Jobs –
[A] According to the calling conventions text, to what type does the C compiler widen arguments of type float?
[B] Copy the stretch of the calling conventions text from "Argument values are" through "into FP registers.", renaming "source program" as "source code".

Text block –

------------

C language calling conventions

Argument representation

A floating point value occupies 1, 2, or 3 words, as appropriate to its type. Floating point values are encoded in IEEE 754 format, with the most significant word of a double having the lowest address.

The C compiler widens arguments of type float to type double to support inter-working between ANSI C and classic C.

Char, short, pointer and other integral values occupy 1 word in an argument list. Char and short values are widened by the C compiler during argument marshalling.

On the ARM, characters are naturally unsigned. In -pcc mode, the C compiler treats a plain char as signed, widening its value appropriately when used as an argument, (classic C lacks the signed char type, so plain chars are considered signed; ANSI C has signed, unsigned and plain chars, the third, conventionally reflecting the natural signedness of characters).

A structured value occupies an integral number of integer words (even if it contains only floating point values).

Argument list marshalling

Argument values are marshalled in the order written in the source program.

If passing floating-point (FP) arguments in FP registers, the first 4 FP arguments are loaded into FP registers.

------------

Stored data –
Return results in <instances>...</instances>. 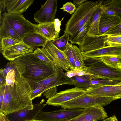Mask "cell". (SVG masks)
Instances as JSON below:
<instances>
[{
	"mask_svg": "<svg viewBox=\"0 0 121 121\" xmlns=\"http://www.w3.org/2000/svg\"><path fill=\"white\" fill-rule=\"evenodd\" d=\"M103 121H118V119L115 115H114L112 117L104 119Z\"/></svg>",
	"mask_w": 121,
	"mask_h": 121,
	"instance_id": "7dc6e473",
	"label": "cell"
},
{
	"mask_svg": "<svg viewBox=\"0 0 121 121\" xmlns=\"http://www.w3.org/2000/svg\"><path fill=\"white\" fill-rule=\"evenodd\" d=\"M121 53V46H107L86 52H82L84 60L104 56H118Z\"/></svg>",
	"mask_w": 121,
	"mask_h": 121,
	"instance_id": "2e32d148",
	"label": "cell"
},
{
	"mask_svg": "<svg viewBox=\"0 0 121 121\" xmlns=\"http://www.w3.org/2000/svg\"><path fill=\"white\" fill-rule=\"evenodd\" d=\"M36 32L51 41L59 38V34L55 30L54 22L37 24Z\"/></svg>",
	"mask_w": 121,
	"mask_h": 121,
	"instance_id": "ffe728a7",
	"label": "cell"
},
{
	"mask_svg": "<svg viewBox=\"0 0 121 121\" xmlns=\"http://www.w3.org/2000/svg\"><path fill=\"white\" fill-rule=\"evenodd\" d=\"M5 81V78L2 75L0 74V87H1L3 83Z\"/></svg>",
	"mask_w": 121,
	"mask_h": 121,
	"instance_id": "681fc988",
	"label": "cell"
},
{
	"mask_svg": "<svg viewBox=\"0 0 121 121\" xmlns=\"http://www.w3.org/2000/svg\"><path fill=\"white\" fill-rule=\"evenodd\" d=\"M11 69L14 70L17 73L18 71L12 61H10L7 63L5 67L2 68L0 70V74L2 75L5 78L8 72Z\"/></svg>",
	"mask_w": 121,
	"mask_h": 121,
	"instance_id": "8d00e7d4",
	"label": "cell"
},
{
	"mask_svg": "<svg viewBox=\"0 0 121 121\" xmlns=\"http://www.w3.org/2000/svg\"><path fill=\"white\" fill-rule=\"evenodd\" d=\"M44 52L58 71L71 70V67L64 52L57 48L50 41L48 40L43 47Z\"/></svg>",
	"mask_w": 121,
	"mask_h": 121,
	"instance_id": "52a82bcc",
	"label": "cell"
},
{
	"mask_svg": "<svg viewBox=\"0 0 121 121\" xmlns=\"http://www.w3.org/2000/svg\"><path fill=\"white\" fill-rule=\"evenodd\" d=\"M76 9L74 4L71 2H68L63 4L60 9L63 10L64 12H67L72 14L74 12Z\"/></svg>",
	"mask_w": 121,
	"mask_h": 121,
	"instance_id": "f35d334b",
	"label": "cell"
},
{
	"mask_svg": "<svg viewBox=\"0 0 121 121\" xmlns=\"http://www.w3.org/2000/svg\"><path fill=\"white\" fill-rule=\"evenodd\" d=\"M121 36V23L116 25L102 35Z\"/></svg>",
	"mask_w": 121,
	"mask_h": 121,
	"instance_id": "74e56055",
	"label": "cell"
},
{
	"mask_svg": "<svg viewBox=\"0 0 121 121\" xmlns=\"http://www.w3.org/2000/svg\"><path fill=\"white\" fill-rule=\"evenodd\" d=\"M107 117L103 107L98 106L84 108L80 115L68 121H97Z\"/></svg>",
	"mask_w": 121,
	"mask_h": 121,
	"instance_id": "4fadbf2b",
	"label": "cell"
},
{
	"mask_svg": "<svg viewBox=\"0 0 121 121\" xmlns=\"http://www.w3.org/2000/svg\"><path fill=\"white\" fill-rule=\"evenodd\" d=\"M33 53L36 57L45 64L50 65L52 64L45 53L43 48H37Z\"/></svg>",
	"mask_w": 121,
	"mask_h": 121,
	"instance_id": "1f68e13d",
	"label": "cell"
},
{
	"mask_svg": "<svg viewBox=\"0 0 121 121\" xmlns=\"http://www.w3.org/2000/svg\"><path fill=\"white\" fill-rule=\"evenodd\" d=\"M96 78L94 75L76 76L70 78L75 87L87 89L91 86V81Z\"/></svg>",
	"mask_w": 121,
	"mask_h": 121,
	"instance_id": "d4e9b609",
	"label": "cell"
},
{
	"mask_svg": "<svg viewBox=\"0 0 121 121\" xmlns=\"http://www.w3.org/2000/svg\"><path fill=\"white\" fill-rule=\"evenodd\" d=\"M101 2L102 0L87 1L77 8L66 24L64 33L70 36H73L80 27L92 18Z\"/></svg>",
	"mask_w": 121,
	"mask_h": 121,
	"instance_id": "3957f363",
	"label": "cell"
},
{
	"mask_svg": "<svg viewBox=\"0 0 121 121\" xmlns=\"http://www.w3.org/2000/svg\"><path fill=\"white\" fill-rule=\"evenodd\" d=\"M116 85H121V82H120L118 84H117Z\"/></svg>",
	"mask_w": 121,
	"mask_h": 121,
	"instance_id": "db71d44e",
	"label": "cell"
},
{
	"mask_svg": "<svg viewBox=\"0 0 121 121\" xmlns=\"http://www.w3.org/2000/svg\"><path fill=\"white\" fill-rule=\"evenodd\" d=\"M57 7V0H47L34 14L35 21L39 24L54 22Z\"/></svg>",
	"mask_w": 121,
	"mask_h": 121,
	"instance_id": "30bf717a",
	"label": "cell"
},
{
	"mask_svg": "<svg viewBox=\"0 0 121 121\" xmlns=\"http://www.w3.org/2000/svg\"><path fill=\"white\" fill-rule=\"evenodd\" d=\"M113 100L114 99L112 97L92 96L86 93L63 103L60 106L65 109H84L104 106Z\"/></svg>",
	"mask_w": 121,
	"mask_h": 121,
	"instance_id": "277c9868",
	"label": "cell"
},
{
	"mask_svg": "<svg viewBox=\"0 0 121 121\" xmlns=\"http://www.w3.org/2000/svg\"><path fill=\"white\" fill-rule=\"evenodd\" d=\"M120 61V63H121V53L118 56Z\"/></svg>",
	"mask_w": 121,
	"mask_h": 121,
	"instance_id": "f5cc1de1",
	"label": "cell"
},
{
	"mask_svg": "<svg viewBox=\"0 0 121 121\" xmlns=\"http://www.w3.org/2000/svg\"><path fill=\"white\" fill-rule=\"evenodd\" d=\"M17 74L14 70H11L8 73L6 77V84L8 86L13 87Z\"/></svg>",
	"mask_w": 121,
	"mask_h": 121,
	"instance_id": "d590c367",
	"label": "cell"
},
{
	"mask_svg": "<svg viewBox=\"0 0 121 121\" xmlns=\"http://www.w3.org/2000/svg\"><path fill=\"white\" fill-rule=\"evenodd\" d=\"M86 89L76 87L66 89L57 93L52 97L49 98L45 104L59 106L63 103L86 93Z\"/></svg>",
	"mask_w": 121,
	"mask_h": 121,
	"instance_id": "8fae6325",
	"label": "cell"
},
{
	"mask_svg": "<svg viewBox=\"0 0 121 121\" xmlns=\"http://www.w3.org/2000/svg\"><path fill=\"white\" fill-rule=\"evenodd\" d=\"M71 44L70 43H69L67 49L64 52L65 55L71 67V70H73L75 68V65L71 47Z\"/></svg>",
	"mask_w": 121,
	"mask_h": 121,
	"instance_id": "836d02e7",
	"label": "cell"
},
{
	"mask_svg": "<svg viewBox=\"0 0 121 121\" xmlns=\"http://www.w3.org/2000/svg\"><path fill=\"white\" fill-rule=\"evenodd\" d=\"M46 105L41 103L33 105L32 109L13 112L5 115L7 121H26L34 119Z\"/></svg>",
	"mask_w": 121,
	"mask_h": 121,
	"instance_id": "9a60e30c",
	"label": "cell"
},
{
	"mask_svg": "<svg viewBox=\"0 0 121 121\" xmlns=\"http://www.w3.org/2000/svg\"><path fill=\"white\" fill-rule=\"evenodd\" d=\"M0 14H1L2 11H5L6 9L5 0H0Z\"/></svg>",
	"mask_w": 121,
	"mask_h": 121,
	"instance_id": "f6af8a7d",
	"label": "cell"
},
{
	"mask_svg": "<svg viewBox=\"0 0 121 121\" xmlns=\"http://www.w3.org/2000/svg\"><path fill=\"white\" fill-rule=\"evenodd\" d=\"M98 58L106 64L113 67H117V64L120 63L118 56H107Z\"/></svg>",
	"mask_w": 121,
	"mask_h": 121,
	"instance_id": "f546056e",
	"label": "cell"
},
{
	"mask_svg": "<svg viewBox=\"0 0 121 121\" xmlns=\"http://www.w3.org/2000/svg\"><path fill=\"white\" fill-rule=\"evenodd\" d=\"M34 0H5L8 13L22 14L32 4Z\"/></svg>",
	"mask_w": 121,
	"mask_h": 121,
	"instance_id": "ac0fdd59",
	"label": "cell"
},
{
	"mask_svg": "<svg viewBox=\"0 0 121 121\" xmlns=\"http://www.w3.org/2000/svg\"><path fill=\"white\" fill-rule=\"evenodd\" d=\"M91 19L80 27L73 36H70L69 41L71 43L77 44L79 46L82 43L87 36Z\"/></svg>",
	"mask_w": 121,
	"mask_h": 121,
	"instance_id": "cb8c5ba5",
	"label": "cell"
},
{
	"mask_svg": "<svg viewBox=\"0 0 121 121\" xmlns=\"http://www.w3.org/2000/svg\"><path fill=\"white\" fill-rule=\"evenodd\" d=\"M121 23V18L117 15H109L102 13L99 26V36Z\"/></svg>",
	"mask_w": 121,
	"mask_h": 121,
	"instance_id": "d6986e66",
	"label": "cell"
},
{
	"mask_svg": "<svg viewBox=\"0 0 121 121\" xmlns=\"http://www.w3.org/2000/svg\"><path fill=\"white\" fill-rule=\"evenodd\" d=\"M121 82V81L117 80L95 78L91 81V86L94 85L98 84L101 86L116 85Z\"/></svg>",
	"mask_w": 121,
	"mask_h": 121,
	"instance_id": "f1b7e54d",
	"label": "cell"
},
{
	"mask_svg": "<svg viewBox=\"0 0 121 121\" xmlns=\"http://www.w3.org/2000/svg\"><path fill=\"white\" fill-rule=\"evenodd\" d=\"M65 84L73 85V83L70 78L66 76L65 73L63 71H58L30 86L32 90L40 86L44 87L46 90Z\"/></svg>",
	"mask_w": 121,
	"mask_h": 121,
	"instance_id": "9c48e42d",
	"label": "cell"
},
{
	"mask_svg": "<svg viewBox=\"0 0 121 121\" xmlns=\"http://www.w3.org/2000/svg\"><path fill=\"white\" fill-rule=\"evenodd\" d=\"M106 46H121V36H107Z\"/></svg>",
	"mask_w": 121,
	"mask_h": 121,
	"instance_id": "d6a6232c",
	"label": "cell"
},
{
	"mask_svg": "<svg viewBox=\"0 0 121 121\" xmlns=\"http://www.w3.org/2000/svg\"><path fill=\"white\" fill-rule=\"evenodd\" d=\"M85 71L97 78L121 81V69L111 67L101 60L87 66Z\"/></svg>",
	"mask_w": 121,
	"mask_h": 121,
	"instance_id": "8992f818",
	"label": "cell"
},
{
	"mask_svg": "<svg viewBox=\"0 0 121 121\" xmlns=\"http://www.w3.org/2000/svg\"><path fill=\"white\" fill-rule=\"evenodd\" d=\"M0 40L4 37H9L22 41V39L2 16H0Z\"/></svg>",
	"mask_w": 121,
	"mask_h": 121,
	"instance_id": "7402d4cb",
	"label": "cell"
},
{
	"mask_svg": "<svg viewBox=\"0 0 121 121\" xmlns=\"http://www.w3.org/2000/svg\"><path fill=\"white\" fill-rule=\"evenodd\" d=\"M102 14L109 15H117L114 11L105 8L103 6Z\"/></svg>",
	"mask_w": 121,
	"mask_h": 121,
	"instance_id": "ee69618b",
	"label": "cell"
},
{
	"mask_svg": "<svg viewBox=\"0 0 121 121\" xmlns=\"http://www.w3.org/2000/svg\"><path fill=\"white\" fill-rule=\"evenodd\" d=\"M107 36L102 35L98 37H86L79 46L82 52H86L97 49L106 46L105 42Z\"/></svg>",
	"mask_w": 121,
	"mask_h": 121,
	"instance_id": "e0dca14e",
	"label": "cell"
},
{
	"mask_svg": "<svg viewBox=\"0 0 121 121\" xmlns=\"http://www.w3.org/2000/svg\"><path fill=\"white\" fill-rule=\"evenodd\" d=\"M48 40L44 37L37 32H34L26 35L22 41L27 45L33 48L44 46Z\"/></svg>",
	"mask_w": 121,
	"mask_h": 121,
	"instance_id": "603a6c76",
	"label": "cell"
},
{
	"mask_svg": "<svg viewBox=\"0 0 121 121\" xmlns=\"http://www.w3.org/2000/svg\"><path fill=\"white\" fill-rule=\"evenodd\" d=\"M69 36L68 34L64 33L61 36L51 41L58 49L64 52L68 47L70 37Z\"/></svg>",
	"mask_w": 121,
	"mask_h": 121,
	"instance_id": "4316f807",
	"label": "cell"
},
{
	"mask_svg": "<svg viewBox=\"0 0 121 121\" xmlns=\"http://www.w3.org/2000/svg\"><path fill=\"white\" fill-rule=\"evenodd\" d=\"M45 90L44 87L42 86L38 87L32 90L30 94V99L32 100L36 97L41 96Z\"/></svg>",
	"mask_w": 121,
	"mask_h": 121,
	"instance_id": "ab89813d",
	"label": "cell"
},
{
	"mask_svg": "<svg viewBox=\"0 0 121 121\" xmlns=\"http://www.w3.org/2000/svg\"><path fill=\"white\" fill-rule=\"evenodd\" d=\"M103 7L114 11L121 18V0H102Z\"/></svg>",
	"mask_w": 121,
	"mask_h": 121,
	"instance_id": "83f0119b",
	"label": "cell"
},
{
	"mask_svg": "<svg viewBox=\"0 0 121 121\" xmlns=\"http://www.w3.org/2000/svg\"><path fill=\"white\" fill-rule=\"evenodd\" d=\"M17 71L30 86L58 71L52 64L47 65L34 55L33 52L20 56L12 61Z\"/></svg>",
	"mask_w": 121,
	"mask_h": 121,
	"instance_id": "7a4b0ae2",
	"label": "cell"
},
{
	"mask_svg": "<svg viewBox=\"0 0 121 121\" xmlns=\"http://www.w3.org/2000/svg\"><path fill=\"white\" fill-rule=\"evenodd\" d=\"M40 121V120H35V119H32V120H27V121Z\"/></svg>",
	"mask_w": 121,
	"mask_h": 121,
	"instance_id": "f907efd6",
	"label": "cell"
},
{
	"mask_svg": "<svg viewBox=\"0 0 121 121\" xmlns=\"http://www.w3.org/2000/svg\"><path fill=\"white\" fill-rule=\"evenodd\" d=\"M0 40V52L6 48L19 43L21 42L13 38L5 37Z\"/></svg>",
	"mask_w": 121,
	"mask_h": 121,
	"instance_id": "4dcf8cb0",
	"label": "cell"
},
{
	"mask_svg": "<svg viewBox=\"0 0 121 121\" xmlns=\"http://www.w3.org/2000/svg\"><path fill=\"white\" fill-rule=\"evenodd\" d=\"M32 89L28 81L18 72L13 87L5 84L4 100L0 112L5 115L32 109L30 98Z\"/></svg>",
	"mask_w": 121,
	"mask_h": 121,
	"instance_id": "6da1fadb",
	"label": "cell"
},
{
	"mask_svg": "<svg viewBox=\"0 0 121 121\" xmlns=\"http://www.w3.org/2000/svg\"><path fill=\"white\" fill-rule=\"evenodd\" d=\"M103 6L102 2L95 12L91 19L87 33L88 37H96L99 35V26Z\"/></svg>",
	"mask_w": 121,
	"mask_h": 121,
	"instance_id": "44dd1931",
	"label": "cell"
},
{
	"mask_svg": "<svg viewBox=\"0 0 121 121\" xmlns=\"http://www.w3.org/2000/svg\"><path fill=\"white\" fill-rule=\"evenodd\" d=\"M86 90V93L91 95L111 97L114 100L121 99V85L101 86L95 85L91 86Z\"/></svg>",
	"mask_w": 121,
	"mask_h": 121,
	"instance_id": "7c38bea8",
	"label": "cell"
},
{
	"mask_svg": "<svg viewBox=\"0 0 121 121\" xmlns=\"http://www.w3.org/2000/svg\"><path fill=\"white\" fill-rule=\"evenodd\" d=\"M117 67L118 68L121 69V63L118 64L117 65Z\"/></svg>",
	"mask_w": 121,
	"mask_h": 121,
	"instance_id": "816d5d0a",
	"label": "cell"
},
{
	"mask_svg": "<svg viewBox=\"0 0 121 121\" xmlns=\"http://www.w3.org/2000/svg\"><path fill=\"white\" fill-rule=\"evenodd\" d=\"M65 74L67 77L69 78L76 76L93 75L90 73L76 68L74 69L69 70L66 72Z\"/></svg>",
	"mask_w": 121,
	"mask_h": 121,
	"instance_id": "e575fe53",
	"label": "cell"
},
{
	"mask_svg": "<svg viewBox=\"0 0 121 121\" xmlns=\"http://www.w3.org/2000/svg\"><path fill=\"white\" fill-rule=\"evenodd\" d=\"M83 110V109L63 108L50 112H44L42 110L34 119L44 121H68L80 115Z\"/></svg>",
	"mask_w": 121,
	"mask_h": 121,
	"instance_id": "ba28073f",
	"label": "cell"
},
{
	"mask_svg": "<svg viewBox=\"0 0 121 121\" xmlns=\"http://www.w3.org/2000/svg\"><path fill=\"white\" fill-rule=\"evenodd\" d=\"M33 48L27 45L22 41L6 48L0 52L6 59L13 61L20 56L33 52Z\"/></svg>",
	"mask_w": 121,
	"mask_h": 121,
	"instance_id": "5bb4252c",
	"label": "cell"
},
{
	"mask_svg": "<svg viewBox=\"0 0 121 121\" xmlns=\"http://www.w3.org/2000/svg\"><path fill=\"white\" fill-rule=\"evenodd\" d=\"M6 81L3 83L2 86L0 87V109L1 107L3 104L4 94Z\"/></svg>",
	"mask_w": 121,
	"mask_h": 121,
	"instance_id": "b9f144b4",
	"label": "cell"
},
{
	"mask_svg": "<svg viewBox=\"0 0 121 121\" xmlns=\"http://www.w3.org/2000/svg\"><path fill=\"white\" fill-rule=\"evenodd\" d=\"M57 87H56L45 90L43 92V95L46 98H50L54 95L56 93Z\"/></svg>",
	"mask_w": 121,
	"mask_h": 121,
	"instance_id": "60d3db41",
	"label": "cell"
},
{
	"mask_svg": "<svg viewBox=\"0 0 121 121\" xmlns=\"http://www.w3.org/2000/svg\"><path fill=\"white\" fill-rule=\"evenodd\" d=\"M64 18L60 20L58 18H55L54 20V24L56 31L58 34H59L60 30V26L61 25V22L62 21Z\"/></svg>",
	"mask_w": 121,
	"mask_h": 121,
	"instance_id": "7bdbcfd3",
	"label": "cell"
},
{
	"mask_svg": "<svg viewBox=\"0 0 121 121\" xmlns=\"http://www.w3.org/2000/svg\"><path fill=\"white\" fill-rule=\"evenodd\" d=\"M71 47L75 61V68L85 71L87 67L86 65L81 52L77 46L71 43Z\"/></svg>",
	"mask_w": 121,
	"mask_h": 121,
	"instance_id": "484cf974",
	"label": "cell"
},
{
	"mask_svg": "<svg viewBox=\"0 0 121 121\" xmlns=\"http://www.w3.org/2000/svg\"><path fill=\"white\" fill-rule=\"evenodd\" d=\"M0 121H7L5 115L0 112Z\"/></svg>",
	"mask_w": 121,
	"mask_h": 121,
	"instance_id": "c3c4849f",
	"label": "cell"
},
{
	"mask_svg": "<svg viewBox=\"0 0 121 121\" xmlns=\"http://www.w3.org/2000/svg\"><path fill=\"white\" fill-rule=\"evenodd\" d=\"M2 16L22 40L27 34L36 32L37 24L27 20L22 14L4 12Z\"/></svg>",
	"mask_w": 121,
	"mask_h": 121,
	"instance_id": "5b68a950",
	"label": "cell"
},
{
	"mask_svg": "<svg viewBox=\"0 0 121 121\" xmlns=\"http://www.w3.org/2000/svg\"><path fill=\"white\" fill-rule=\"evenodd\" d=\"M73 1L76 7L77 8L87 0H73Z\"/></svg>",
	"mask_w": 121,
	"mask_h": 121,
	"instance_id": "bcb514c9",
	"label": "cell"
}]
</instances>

------------

Complete answers –
[A] Type double.

[B]
Argument values are marshalled in the order written in the source code.

If passing floating-point (FP) arguments in FP registers, the first 4 FP arguments are loaded into FP registers.